In the fragmented 21st century, more people than ever are balancing a career with the demands of family and other obligations. Often, this means that adult children must step in to assist older relatives or friends who can no longer manage on their own. As a result, the trend toward hiring home carers instead of traditional nursing homes is rapidly growing. You might be one of those people who are looking for a job as a freelance home carer. In this blog post, we’ll take you through 10 easy tips to make your life as a freelancer easier.

Be prepared for unknown challenges

Freelance work is often inconsistent and unpredictable. You may get more work than you can handle one month and then have very little work the next. In many cases, you won’t know the person for whom you are working, and their needs may not be what you expect. The clients for your work may have specific needs or wants that don’t match the services you offer. You may be required to travel and take care of clients who live in another state or even another country. If you are unable to meet the needs of a particular client, you may not be able to get future work from them. You also will be responsible for your own taxes, benefits, and retirement savings.

Know your limits and have a backup plan

You will likely be working in someone else’s home, and their schedule may be quite different from your own. You may find yourself working more hours than you expected, or you might have to take time off unexpectedly. Your client may have additional needs during the day, such as the need for medication reminders, assistance with bathing, or even transportation to appointments. Your client may also have specific activities or tasks that they want you to help with, such as meal preparation, shopping, or other household tasks. If you are caring for an older adult, you may have to help them with necessary forms for retirement, insurance, and other benefits that they may be entitled to. You may even have to help manage their finances.

Don’t be afraid to ask for help

If you are overwhelmed with your clients’ needs, don’t be afraid to ask for help. You may need to hire additional staff, find a co-worker to share the workload, or hire professionals to help with specific tasks. You may need to ask your clients to assist you with their own care, such as reminding them to take medications. Be prepared to say no to clients who you feel are too much. You are not a nurse or a doctor, and you do not have the training to meet all the needs of everyone who hires you for work.

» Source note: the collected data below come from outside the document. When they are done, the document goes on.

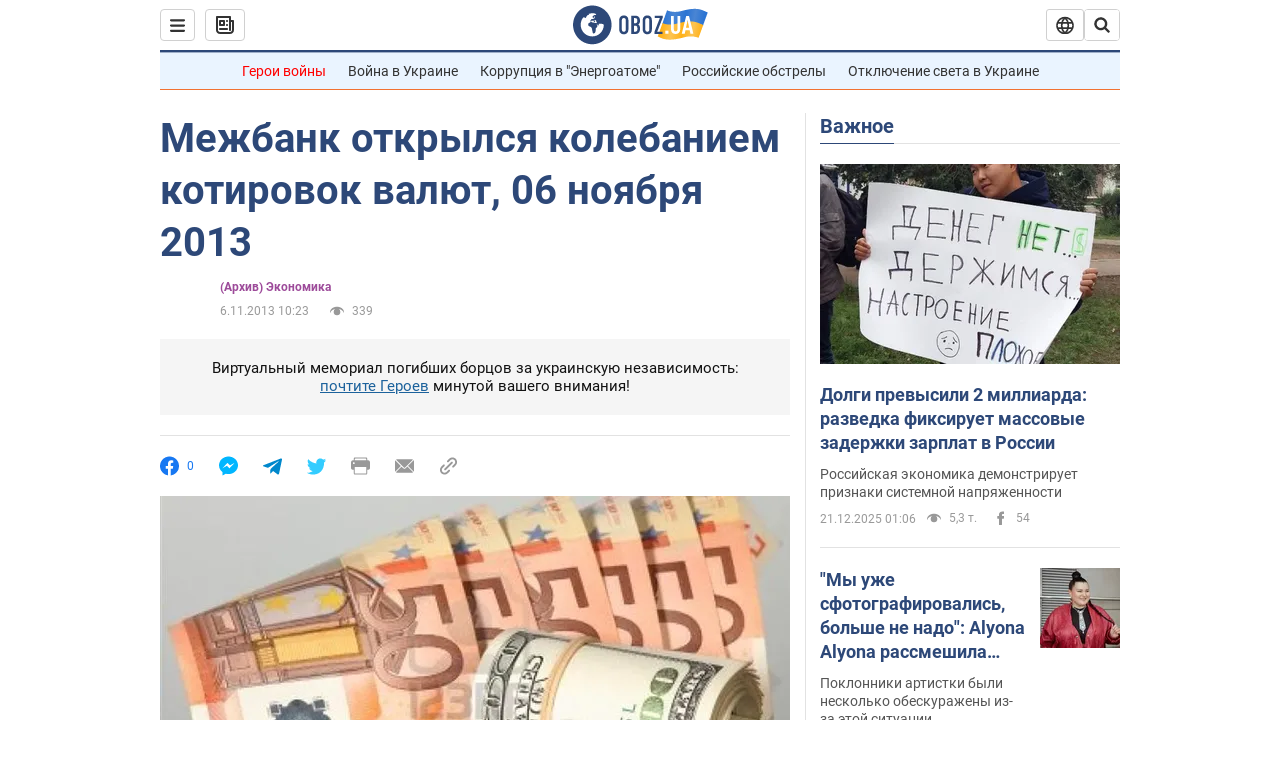

--- FILE ---
content_type: application/x-javascript; charset=utf-8
request_url: https://servicer.idealmedia.io/1418748/1?nocmp=1&sessionId=6947ba40-164e1&sessionPage=1&sessionNumberWeek=1&sessionNumber=1&scale_metric_1=64.00&scale_metric_2=256.00&scale_metric_3=100.00&cbuster=1766308416011690350154&pvid=199efe66-f829-4497-b56d-c2139a5975ef&implVersion=11&lct=1763555100&mp4=1&ap=1&consentStrLen=0&wlid=730e8d67-bb26-4323-a251-87aaf8d7549a&uniqId=094c1&niet=4g&nisd=false&evt=%5B%7B%22event%22%3A1%2C%22methods%22%3A%5B1%2C2%5D%7D%2C%7B%22event%22%3A2%2C%22methods%22%3A%5B1%2C2%5D%7D%5D&pv=5&jsv=es6&dpr=1&hashCommit=cbd500eb&apt=2013-11-06T10%3A23%3A00&tfre=3495&w=0&h=1&tl=150&tlp=1&sz=0x1&szp=1&szl=1&cxurl=https%3A%2F%2Ffinance.obozrevatel.com%2Fbusiness-and-finance%2F42576-mezhbank-otkryilsya-kolebaniem-kotirovok-valyut.htm&ref=&lu=https%3A%2F%2Ffinance.obozrevatel.com%2Fbusiness-and-finance%2F42576-mezhbank-otkryilsya-kolebaniem-kotirovok-valyut.htm
body_size: 822
content:
var _mgq=_mgq||[];
_mgq.push(["IdealmediaLoadGoods1418748_094c1",[
["rbc.ua","11924642","1","На Вінниччині від голоду помер 10-річний хлопчик з інвалідністю","Дитина повністю залежала від дорослих","0","","","","w-pyDUEfBnExHsqSqpfKCeI69hHrOphiDVs_VEp7MFCWn21fsCfpbTEuKcjlT4b3JP9NESf5a0MfIieRFDqB_Kldt0JdlZKDYLbkLtP-Q-WUMbQtvtkDmByyobyHvXP7",{"i":"https://s-img.idealmedia.io/n/11924642/45x45/240x0x820x820/aHR0cDovL2ltZ2hvc3RzLmNvbS90Lzg1NDEwMy9mMDQ3Yzc4OWQwZTBkODJhY2I4NWE2ODAwYWY1YjJiYS5qcGVn.webp?v=1766308416--iq1GD51OEcFJBt7u6iOtRPhsPzwQyK2QGiPmGN9d-w","l":"https://clck.idealmedia.io/pnews/11924642/i/1298901/pp/1/1?h=w-pyDUEfBnExHsqSqpfKCeI69hHrOphiDVs_VEp7MFCWn21fsCfpbTEuKcjlT4b3JP9NESf5a0MfIieRFDqB_Kldt0JdlZKDYLbkLtP-Q-WUMbQtvtkDmByyobyHvXP7&utm_campaign=obozrevatel.com&utm_source=obozrevatel.com&utm_medium=referral&rid=5488c968-de4d-11f0-a3e0-c4cbe1e3eca4&tt=Direct&att=3&afrd=296&iv=11&ct=1&gdprApplies=0&muid=pblAhVHn9Fd1&st=-300&mp4=1&h2=RGCnD2pppFaSHdacZpvmnsy2GX6xlGXVu7txikoXAu_3Uq9CZQIGhHBl6Galy7GAUxS4U-sB8WxEelr10UWU-Q**","adc":[],"sdl":0,"dl":"","category":"События Украины","dbbr":0,"bbrt":0,"type":"e","media-type":"static","clicktrackers":[],"cta":"Читати далі","cdt":"","tri":"5489072f-de4d-11f0-a3e0-c4cbe1e3eca4","crid":"11924642"}],],
{"awc":{},"dt":"desktop","ts":"","tt":"Direct","isBot":1,"h2":"RGCnD2pppFaSHdacZpvmnsy2GX6xlGXVu7txikoXAu_3Uq9CZQIGhHBl6Galy7GAUxS4U-sB8WxEelr10UWU-Q**","ats":0,"rid":"5488c968-de4d-11f0-a3e0-c4cbe1e3eca4","pvid":"199efe66-f829-4497-b56d-c2139a5975ef","iv":11,"brid":32,"muidn":"pblAhVHn9Fd1","dnt":2,"cv":2,"afrd":296,"consent":true,"adv_src_id":39175}]);
_mgqp();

Write down everything that happens

You will find that it is easy to miss small details when you are working in another person’s home. What is the client’s home security system code? Did the client finish the food in the refrigerator? What are the names and medical conditions of the client’s family members? What medications does the client take and when? What does the client need help with? What is the best way to contact the client during normal business hours and after hours? You will also want to write down anything that the client mentions that they would like you to do while you are there. You may have to take notes while they are talking with their doctor, family members, or other professionals, so keep a notebook handy.

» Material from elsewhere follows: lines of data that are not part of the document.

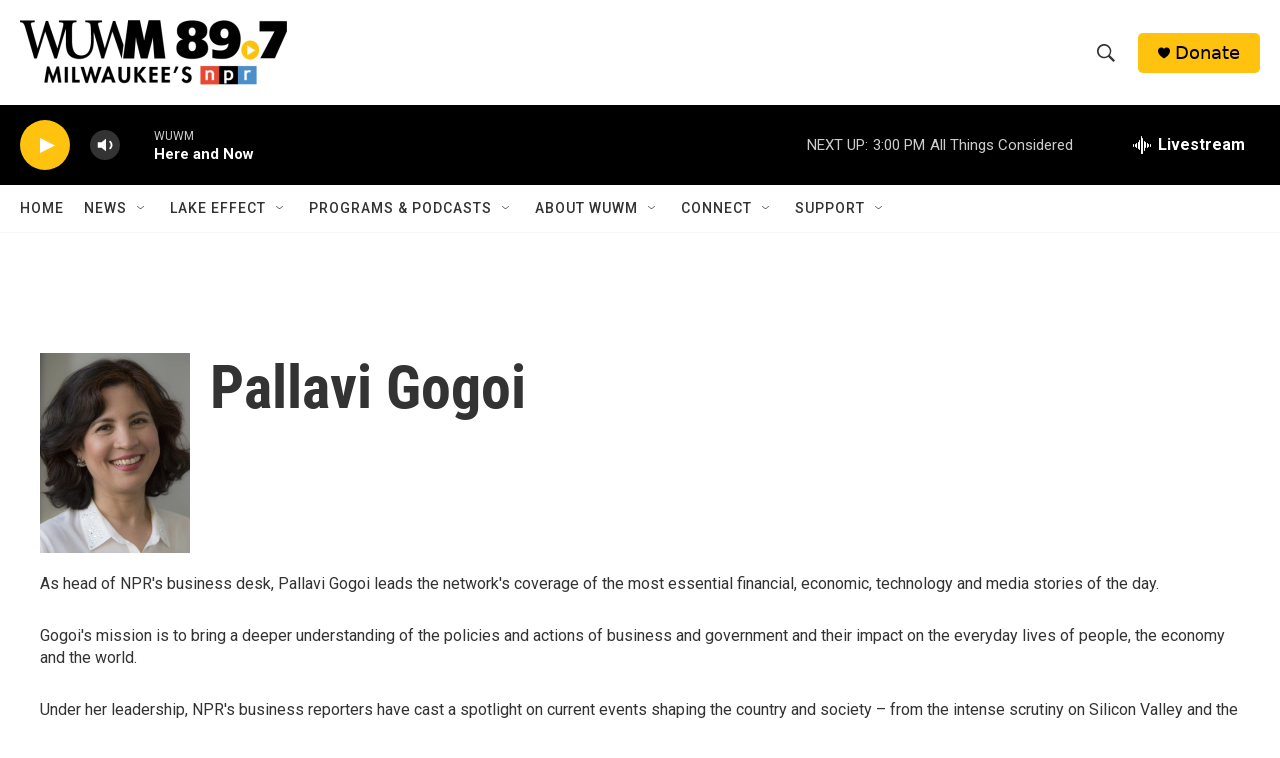

--- FILE ---
content_type: text/html; charset=utf-8
request_url: https://www.google.com/recaptcha/api2/aframe
body_size: 247
content:
<!DOCTYPE HTML><html><head><meta http-equiv="content-type" content="text/html; charset=UTF-8"></head><body><script nonce="iTdXagZUcrc3cl9dQILh_w">/** Anti-fraud and anti-abuse applications only. See google.com/recaptcha */ try{var clients={'sodar':'https://pagead2.googlesyndication.com/pagead/sodar?'};window.addEventListener("message",function(a){try{if(a.source===window.parent){var b=JSON.parse(a.data);var c=clients[b['id']];if(c){var d=document.createElement('img');d.src=c+b['params']+'&rc='+(localStorage.getItem("rc::a")?sessionStorage.getItem("rc::b"):"");window.document.body.appendChild(d);sessionStorage.setItem("rc::e",parseInt(sessionStorage.getItem("rc::e")||0)+1);localStorage.setItem("rc::h",'1768421624879');}}}catch(b){}});window.parent.postMessage("_grecaptcha_ready", "*");}catch(b){}</script></body></html>

--- FILE ---
content_type: application/javascript
request_url: https://prism.app-us1.com/?a=475010687&u=https%3A%2F%2Fwww.wuwm.com%2Fpeople%2Fpallavi-gogoi
body_size: 124
content:
window.visitorGlobalObject=window.visitorGlobalObject||window.prismGlobalObject;window.visitorGlobalObject.setVisitorId('c2d05bd7-0bda-4ff1-89c1-5ff5ea20934b', '475010687');window.visitorGlobalObject.setWhitelistedServices('tracking', '475010687');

Take care of yourself emotionally and physically

You are on the front lines of care, and you can expect to be involved in some pretty emotional situations. You may need to help your clients make decisions about end-of-life care, care for family members with serious conditions, and other emotional topics. You also may be dealing with a wide variety of physical conditions, including incontinence, diabetes, mobility issues, and many other health conditions. If you are not prepared to deal with such situations, you will find this work overwhelming. Prepare yourself by reading about common conditions, such as diabetes, heart disease, and cancer. You can find books about these conditions at your local library or bookstore.

Don’t be afraid to negotiate

Freelance work is often an hourly wage, but you may be able to negotiate a flat fee for certain tasks. If you are assisting a client with meal preparation, you can charge a flat fee per week or per month. You can also negotiate with clients who you feel are asking too much of you, such as those who expect you to take care of all medications or manage their finances. If a client has unrealistic expectations of what you can do, you can also ask for a different rate or charge a higher fee for certain tasks.

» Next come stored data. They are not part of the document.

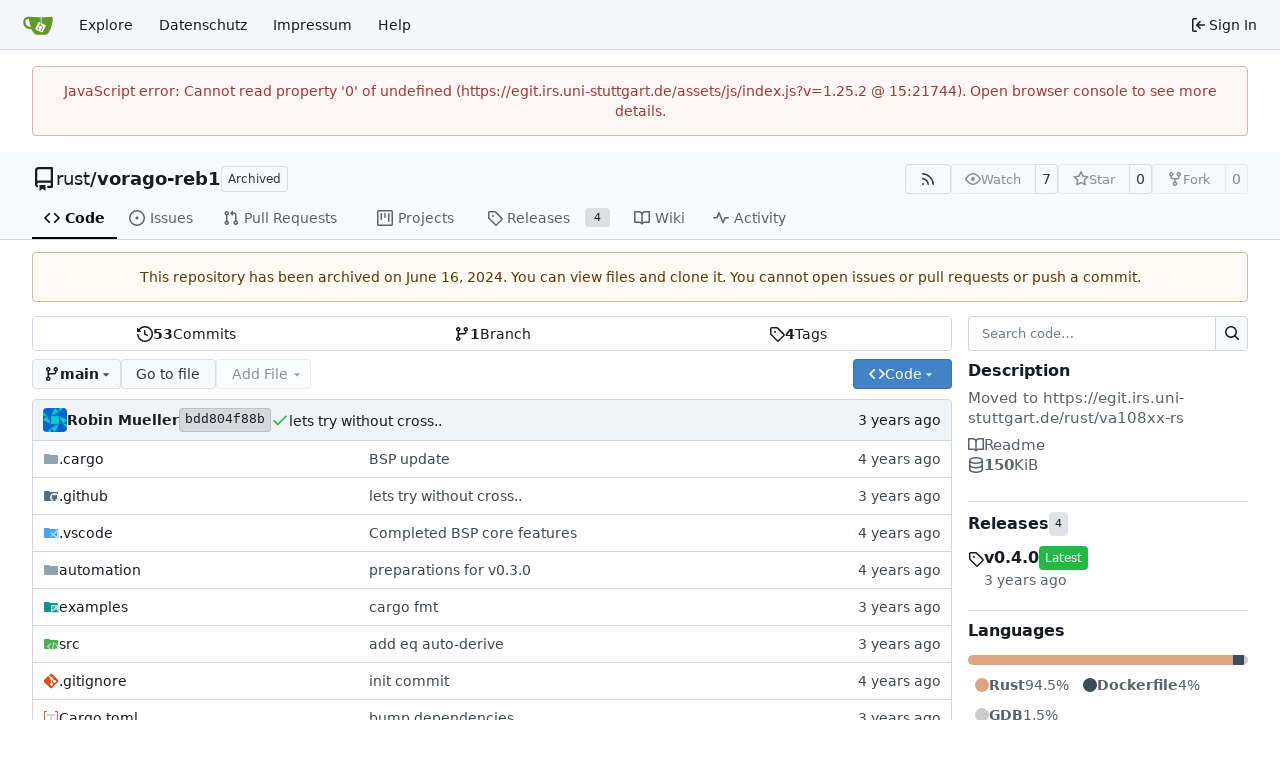

--- FILE ---
content_type: image/svg+xml;charset=utf-8
request_url: https://img.shields.io/docsrs/vorago-reb1
body_size: -18
content:
<svg xmlns="http://www.w3.org/2000/svg" width="86" height="20" role="img" aria-label="docs: passing"><title>docs: passing</title><linearGradient id="s" x2="0" y2="100%"><stop offset="0" stop-color="#bbb" stop-opacity=".1"/><stop offset="1" stop-opacity=".1"/></linearGradient><clipPath id="r"><rect width="86" height="20" rx="3" fill="#fff"/></clipPath><g clip-path="url(#r)"><rect width="35" height="20" fill="#555"/><rect x="35" width="51" height="20" fill="#4c1"/><rect width="86" height="20" fill="url(#s)"/></g><g fill="#fff" text-anchor="middle" font-family="Verdana,Geneva,DejaVu Sans,sans-serif" text-rendering="geometricPrecision" font-size="110"><text aria-hidden="true" x="185" y="150" fill="#010101" fill-opacity=".3" transform="scale(.1)" textLength="250">docs</text><text x="185" y="140" transform="scale(.1)" fill="#fff" textLength="250">docs</text><text aria-hidden="true" x="595" y="150" fill="#010101" fill-opacity=".3" transform="scale(.1)" textLength="410">passing</text><text x="595" y="140" transform="scale(.1)" fill="#fff" textLength="410">passing</text></g></svg>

Establish boundaries and have clear communication from the start

You may find that a client expects you to meet all of their needs around the clock, 24 hours a day. You may be asked to drive the client to the doctor at 3 in the morning or take care of a child or grandchild while you are there. You do not have to agree to such duties, but it is important to have boundaries, both for your own well-being and for the sake of the client. Explain your boundaries to each client, such as the hours you will be available, the tasks you will be responsible for, and the conditions that you will work under. Be clear, and don’t be afraid to walk away from a client who doesn’t respect your boundaries.


Freelance work as a home carer can be demanding and challenging, but it can also be very rewarding. It is important to be prepared for challenges such as inconsistent work and unexpected client needs. You will also want to make sure that you are emotionally and physically prepared for the work. Don’t be afraid to negotiate boundaries with clients who overstep their bounds.